CST is a cost-efficiency metric. It is not a quality metric. An agent can produce a low CST while delivering responses of insufficient quality if the success criterion is set too liberally. CST is also not a complete measure of business value. It does not capture latency, customer satisfaction, escalation rate, or downstream business impact. CST is one number in a portfolio of agent metrics, not a substitute for the portfolio.

Used with discipline, CST provides the unit economics view that FinOps practices require for agent workloads. Used without discipline, it produces the same kind of metric distortion that "cost per click" produced in advertising in the 2010s. The discipline is in defining task success rigorously.

7. The observability bridge

TBM allocates spend to financial categories. FinOps governs spend through processes and reviews. Neither identifies which agent execution incurred which cost. That attribution requires observability data, and the seven-layer framework requires that observability data flow into financial systems without manual translation.

The current state of observability standards for agent workloads is partial.

Standards landscape

OpenTelemetry has published GenAI semantic conventions covering token counts, cache reads and writes, tool invocations, model identity, and message roles. The metric specification defines histograms for token usage and request duration. The semantic conventions package was at version 1.40.0 as of early 2026. (OpenTelemetry, GenAI semantic conventions, https://opentelemetry.io/docs/specs/semconv/registry/attributes/gen-ai/.)

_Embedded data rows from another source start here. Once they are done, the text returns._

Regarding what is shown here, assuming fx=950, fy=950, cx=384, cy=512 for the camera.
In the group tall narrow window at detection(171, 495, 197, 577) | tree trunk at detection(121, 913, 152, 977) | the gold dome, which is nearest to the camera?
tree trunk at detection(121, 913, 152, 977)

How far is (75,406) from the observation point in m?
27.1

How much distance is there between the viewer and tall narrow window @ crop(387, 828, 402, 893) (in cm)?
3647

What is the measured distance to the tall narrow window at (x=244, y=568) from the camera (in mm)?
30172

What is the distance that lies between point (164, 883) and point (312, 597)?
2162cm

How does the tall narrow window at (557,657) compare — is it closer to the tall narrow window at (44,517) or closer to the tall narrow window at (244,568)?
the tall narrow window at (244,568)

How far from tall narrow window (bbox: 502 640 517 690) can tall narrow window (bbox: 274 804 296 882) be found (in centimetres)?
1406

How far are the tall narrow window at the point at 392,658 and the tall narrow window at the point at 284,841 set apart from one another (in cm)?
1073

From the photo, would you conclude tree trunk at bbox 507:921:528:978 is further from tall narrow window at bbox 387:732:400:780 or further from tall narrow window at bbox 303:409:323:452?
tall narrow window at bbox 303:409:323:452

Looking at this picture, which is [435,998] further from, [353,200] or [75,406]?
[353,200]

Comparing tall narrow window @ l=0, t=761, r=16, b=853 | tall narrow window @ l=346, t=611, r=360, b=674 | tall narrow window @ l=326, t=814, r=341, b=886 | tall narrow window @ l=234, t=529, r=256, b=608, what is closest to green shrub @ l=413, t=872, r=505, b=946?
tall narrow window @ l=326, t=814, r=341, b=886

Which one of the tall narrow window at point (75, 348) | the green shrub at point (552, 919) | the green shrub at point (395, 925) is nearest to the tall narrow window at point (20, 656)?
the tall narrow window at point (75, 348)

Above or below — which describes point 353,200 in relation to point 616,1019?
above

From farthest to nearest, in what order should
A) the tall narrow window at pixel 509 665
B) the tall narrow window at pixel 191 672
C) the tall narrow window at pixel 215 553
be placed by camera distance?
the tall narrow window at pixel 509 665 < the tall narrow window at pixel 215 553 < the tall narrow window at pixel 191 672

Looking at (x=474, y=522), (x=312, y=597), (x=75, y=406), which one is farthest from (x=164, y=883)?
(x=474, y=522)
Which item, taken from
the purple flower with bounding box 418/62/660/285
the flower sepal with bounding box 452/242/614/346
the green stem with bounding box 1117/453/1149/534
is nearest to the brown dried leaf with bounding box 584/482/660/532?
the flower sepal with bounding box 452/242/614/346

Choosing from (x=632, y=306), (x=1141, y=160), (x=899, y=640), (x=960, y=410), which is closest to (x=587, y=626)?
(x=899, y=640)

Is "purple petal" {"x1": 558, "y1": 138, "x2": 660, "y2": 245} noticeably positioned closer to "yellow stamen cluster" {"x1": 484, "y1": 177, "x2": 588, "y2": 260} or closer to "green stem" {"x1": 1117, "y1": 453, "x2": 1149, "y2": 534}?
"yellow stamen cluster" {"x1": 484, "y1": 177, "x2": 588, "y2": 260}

All gen_ai.* attributes are currently at "Development" status. None are stable. Implementers can adopt them, but the contract may change without backward compatibility.

The major LLM observability platforms have shipped support for the conventions. Datadog announced native support in November 2025. OpenLLMetry provides reference instrumentation under Apache-2.0 license and feeds upstream into the OpenTelemetry SIG. Langfuse, LangSmith, Braintrust, Helicone, and OpenLIT consume the conventions in some form. (Datadog Engineering, LLM observability with OpenTelemetry semantic conventions, November 2025. OpenLLMetry, https://github.com/traceloop/openllmetry.)

The cost attribute gap

OpenTelemetry GenAI conventions do not define a standard cost attribute.

Each observability platform computes cost at trace ingestion using a vendor pricing table maintained internally. Datadog maintains a table. Langfuse maintains a table. LangSmith maintains a table. Each table updates on a different schedule, and each platform produces a slightly different cost number for the same trace. The OpenTelemetry metrics specification provides the closest existing primitive: "When systems report both used tokens and billable tokens, instrumentation MUST report billable tokens." This directs implementers to report vendor-billed tokens but does not standardize a cost attribute.

The operational consequence is that enterprises running production agents on observability tooling maintain three sources of cost data: the vendor invoice, the observability platform's calculated cost, and the trace data underlying both. Reconciliation requires manual effort.

Required standards work

Three changes would close the gap between observability and financial systems.

OpenTelemetry stabilizes the GenAI attributes and adds a standard cost attribute, vendor-set at trace ingestion and authoritative for downstream cost analytics.

The FinOps Foundation extends the FOCUS specification with a token column type and a reliability column type. FOCUS 1.3, ratified in December 2025, supports virtual-currency billing patterns through existing PricingUnit and ConsumedQuantity columns. A native token column type would remove ambiguity. A reliability column would make pass-rate and retry-rate data flow into FinOps tooling without enrichment. (FOCUS Specification, https://focus.finops.org.)

The major observability platforms align cost tables to the same vendor sources and publish freshness windows. Current platform freshness practices are not externally visible, which limits enterprise ability to verify cost accuracy.

This standards work spans multiple bodies and vendors. The framework in this paper assumes the standards work will progress. Until it does, the bridge between agent observability and financial systems must be built per-enterprise.

8. Implications for technology and finance leaders

The seven-layer framework, the reliability multiplier, the TBM 5.0 mapping, the CST metric, and the observability bridge support six operational moves for organizations deploying agents at scale.

Tag at the agent and task level rather than the application level. The agent is the unit of cost; the task is the unit of value. Application-level tagging, the default in most cloud cost management implementations, conceals the dimensions required for agent cost analysis. Organizations rolling out agents should agree on a tagging schema before the first agent reaches production. The schema must include agent identity, user identity, task identity, and task outcome as span attributes. Without these attributes, the seven-layer decomposition cannot be computed, and CST cannot be measured.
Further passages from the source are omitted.